Investigators dredged the Chicago River looking for a car from a cold case. They found 97.

Image for article: Investigators dredged the Chicago River looking for a car from a cold case. They found 97.

Mister Retrops

Sep 15, 2025

A Chicago dive team went looking for a car in the Chicago River as part of an investigation into a 1970 cold case.

The case involved the disappearance of Edward and Stephania Andrews, who were last seen leaving a downtown cocktail party in 1970 in their yellow 1969 Oldsmobile 442.

Fox 32 reported an interview with Lindsay Bussick, manager of Chaos Divers, who detailed the night they vanished.

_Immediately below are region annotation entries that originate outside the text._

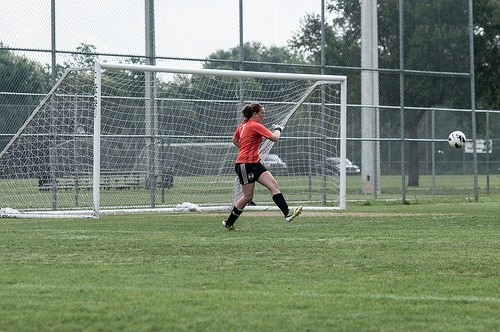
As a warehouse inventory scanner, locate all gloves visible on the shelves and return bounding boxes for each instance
[274,126,282,133]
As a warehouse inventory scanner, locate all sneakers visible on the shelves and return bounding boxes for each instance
[222,219,239,233]
[285,206,303,222]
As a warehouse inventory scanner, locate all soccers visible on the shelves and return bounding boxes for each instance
[448,131,466,149]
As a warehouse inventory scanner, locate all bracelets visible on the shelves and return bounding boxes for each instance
[274,127,282,132]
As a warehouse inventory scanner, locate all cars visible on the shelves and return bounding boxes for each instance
[260,154,288,176]
[326,157,360,176]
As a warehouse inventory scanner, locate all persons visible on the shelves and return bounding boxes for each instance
[222,104,302,233]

They were at a cocktail party at the Sheraton Hotel, which Sheraton, at that time, was located at 505 N. Michigan Avenue.

Missing persons reports say the couple had been drinking.

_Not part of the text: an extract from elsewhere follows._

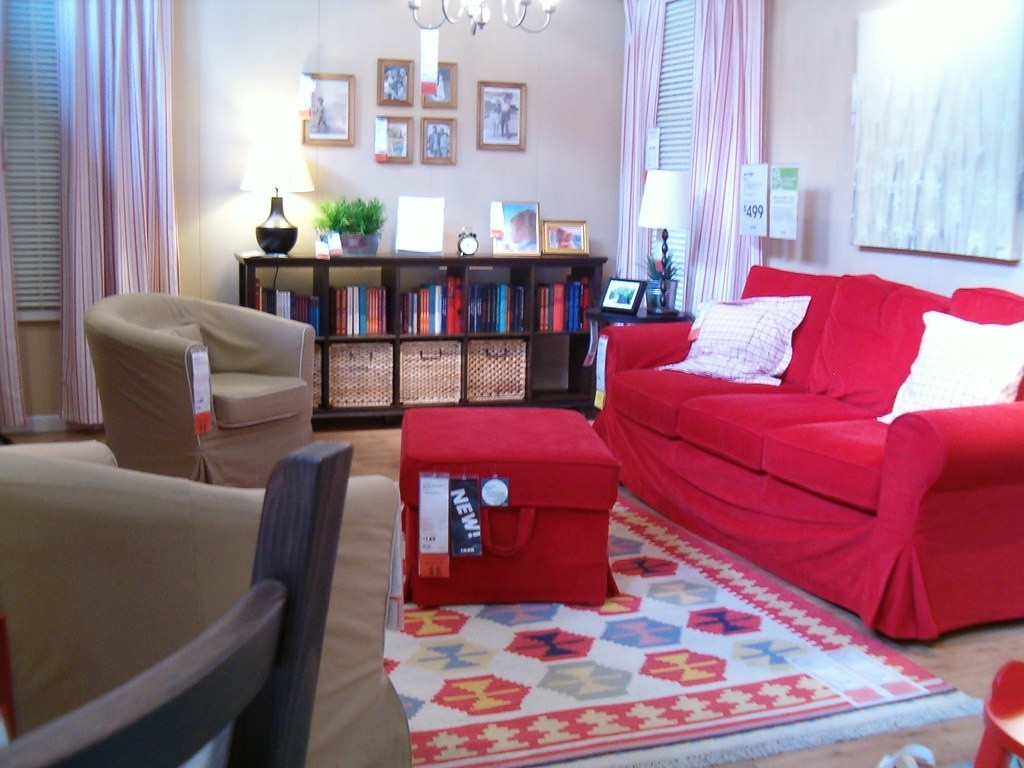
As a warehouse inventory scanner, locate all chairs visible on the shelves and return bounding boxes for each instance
[0,439,355,767]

[Edward] actually crashed into the parking garage door and then it's believed that he went southbound in the northbound lanes, leaving the hotel that night, which would have put them in the Chicago River. They even at one time located markings and things on the pillars off of Lower Wacker Drive but no one has ever been able to locate them.

Unfortunately, the dive team still has not located the couple's car.

However, their search did uncover 97 other cars in the river.

97!

(And that was just the area between Cicero Avenue and Diversey Parkway.)

What is with Chicagoans and parking their cars in the river?

I mean I've driven in the Windy City, and I'll grant you that the parking options are atrocious, but I've never once looked at the river and said, "Hey, that looks like a decent place to leave the car."

Anyway, it doesn't sound like the cold case is any closer to being solved, but they did finally get that Nissan out of the water that's been bottoming out boats for years.

On Wednesday, the Chicago Police Department's Dive Team responded to the boat launch to recover one of the vehicles. Officials with the Chaos Divers say the vehicle was impeding boat traffic. When the Nissan was pulled from the river near 31st Street and Western Avenue, it was a mangled mess — in part due to larger boats striking it over time.